The jury was given two lesser charges, however. One was second-degree, or involuntary, manslaughter. A defendant is guilty of this charge if he or she engaged in reckless conduct resulting in another person's death. The other "down" charge was criminally negligent homicide. To be convicted on this charge, a defendant must have acted in a manner he or she failed to perceive had a great, legally unjustifiable risk of harm to another person. The failure to perceive the risk must be grossly deviant from the perception a reasonable person would make under similar circumstances.

In his emotional summation to the jury, Joel Aurnou told them, "Do not compromise [The death of Herman Tarnower] was a tragic accident Don't compromise! Search for the truth - we can take it!"

The jury took its duty seriously. They deliberated for eight full days.

Their verdict: "Guilty of murder in the second-degree."

On the day that she was to be sentenced, Jean Harris sat in the courtroom ashen faced, shrunken, and trembling.
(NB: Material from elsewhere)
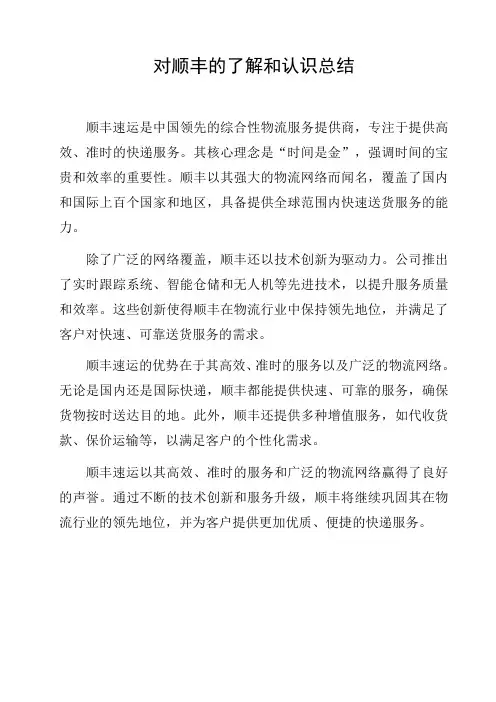 对顺丰的了解和认识总结

顺丰速运是中国领先的综合性物流服务提供商，专注于提供高效、准时的快递服务。其核心理念是“时间是金”，强调时间的宝贵和效率的重要性。顺丰以其强大的物流网络而闻名，覆盖了国内和国际上百个国家和地区，具备提供全球范围内快速送货服务的能力。

除了广泛的网络覆盖，顺丰还以技术创新为驱动力。公司推出了实时跟踪系统、智能仓储和无人机等先进技术，以提升服务质量和效率。这些创新使得顺丰在物流行业中保持领先地位，并满足了客户对快速、可靠送货服务的需求。

顺丰速运的优势在于其高效、准时的服务以及广泛的物流网络。无论是国内还是国际快递，顺丰都能提供快速、可靠的服务，确保货物按时送达目的地。此外，顺丰还提供多种增值服务，如代收货款、保价运输等，以满足客户的个性化需求。

顺丰速运以其高效、准时的服务和广泛的物流网络赢得了良好的声誉。通过不断的技术创新和服务升级，顺丰将继续巩固其在物流行业的领先地位，并为客户提供更加优质、便捷的快递服务。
When the judge asked if she had any statement to make before he passed sentence, she replied that she did.

She rose unsteadily to her feet but when she spoke her voice quavered but never broke. "I wasn't to say that I did not murder Dr. Herman Tarnower," she began, "that I loved him very much and I never wished him ill, and I am innocent as I stand here. For you or for Mr. Bolen to arrange my life so that I will be in a cage for the rest of it, and that every time I walk outside I will have iron around my wrists" -- here she paused to hold up her hands together as if in handcuffs -- "is not justice; it is a travesty of justice. The people in that jury were told Mr. Bolen will prove to you beyond a reasonable doubt that Mrs. Harris intended to kill Dr. Tarnower. In their many statements, and a number of them decided to become public figures now, and they have written for the newspaper and they have been on television shows and they have been on radio shows in every single statement they have said, in essence, Mrs. Harris took the stand and didn't prove to us she was innocent, and therefore we find her guilty. In the 10,000 pages of testimony that have been taken here, there isn't a page, there isn't a paragraph and there isn't a sentence in which anyone suggests, in which the prosecution suggests, how I was guilty of intentionally hurting Dr. Tarnower. And certainly for [Mr. Bolen] to suggest that he cannot adequately articulate how people feel the loss, that is really gratuitous, because he certainly doesn't have to explain it to me. No one in the world feels that loss more than I do. I am not guilty, your Honor."

At the end of her impassioned statement, there was a brief burst of applause from some spectators and Judge Leggett gaveled for order.

Harris sat down. Judge Leggett had no choice but to sentence Jean Harris to spend from fifteen years to life in prison.

Jean Harris turned to her attorney and said, in a voice full of pain and despair, "I can't just sit in jail, Joel."